Ein Ex-Amstettner als Spielverderber. Ex-Falke Mike Hauer war maßgeblich beteiligt am Vorchdorfer Sieg in Amstetten. Zu Pfingsten muss nun ein Sieg her.

 |  NOEN, Ingrid Vogl

AMSTETTEN - VORCHDORF 60:70. 23 Siege in 24 Spielen hatten die Amstettner vor dem Halbfinale zu Buche stehen. Dass die Falcons gerade in der entscheidenden Phase der Meisterschaft schwächelten, ist doppelt bitter. Nun muss am Samstag in Vorchdorf unbedingt ein Sieg her, um ein entscheidendes drittes Spiel zu erzwingen und noch Chancen auf den Meistertitel in der OÖ Landesliga zu haben.
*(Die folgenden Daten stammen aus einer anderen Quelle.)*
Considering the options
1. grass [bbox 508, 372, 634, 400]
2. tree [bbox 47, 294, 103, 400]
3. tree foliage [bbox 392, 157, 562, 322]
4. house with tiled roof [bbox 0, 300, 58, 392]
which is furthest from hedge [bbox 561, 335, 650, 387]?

Dass in den Play-offs andere Gesetze gelten, wurde am vergangenen Mittwoch deutlich. Die Falcons entschieden sämtliche Saisonspiele gegen die Vikings für sich, wenn auch meist nur knapp nach Overtime. Diesmal stutzten die groß aufspielenden Oberösterreicher den Falken aber in der eigenen Halle die Flügel.

Halbzeitführung aus der Hand gegeben

Das erste Viertel war vor allem durch Verteidigungsarbeit beider Teams geprägt, wobei sich keines einen größeren Vorsprung erarbeiten konnte. Dank Georg Rülling, der sowohl defensiv als auch offensiv entscheidende Akzente setzte, gingen die Hausherren aber mit einer vier-Punkte-Führung in die Halbzeitpause.

Danach schlichen sich bei den Amstettnern immer wieder Fehler im Reboundverhalten ein. Bei Freiwürfen ließ man zu oft die Gegner den Rebound holen und kassierte so unnötige Körbe. Da den Führungsspielern der Falcons, Amil Klisura und Jasmin Marevac, auch im letzten Spielabschnitt offensiv nicht viel gelang, versuchte Coach Rene Bremböck mit jungen Spielern neuen Schwung ins Spiel zu bringen.

Davon ließen sich die Gäste aber nicht beeindrucken und punkteten – angeführt vom stark spielenden Ex-Amstettner Mike Hauer – auch weiterhin. Die Falcons waren hingegen mit einer zehnprozentigen Erfolgsquote von der Dreipunktlinie einfach zu ineffizient.

Die Enttäuschung über die Niederlage war bei den Mostviertlern verständlicherweise groß. „Jeder erwischt mal einen schlechten Tag. Dass es gerade heute sein musste, ist natürlich bitter“, zog Patrick Hofbauer über die Partie Bilanz.